Mon, 08 Aug 2005
Storage array failure
We had a pretty bizzare disk array failure on Friday afternoon. We had ordered three new disks to this array in order to make a new volume for backups. When we put the disks to the array, it started to act funny - one of our RAID-1 volumes stopped responding to OS requests. It turned out that one of the new disks was not clean, and in fact it contained metadata from the same type of storage array. So our array happily read a metadata from the new disk, and started to think it has a new RAID-5 volume, with all-but-one disks missing, and with the same LUN as one of pre-existing volumes. Moreover, removing the disk in question did not help anything, because the array controller already had the metadata cached in its database.

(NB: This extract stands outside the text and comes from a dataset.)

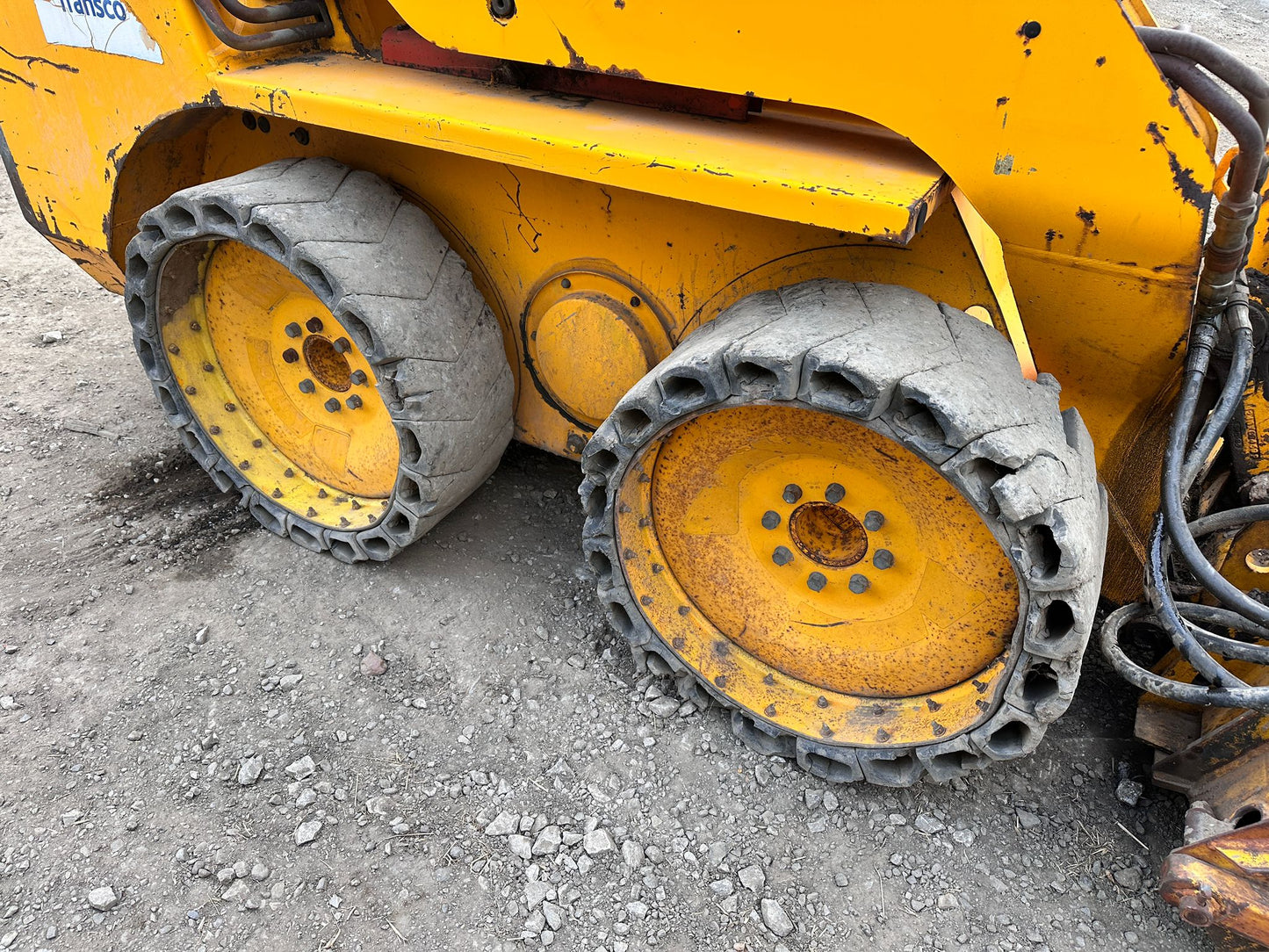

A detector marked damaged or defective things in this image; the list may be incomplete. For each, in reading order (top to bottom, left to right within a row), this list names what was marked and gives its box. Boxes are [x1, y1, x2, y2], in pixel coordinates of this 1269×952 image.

rusty hub center [299, 337, 350, 393]
rusty hub center [786, 500, 868, 566]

To make a long story short, 3.5 hours of downtime later, after numerous removing and inserting drives, and clicking to the storage array manager, we had our storage back and working. The last few configuration steps had to be done in the storage manager from another vendor, as the original one stopped talking to the array saying "Cannot read configuration" (we have two almost identical disk arrays from two well-known vendors, but both are in fact manufactured by LSILogic and branded by Big UNIX Vendors, so both can be more-or-less correctly configured with the other vendor's application).
Why we got an already-used disk, and why the array blindly reads the metadata from a newly-inserted disk, even though it disrupts working of existing volumes, remains beyond my comprehension. Anyway, another not-so-well spent Friday afternoon.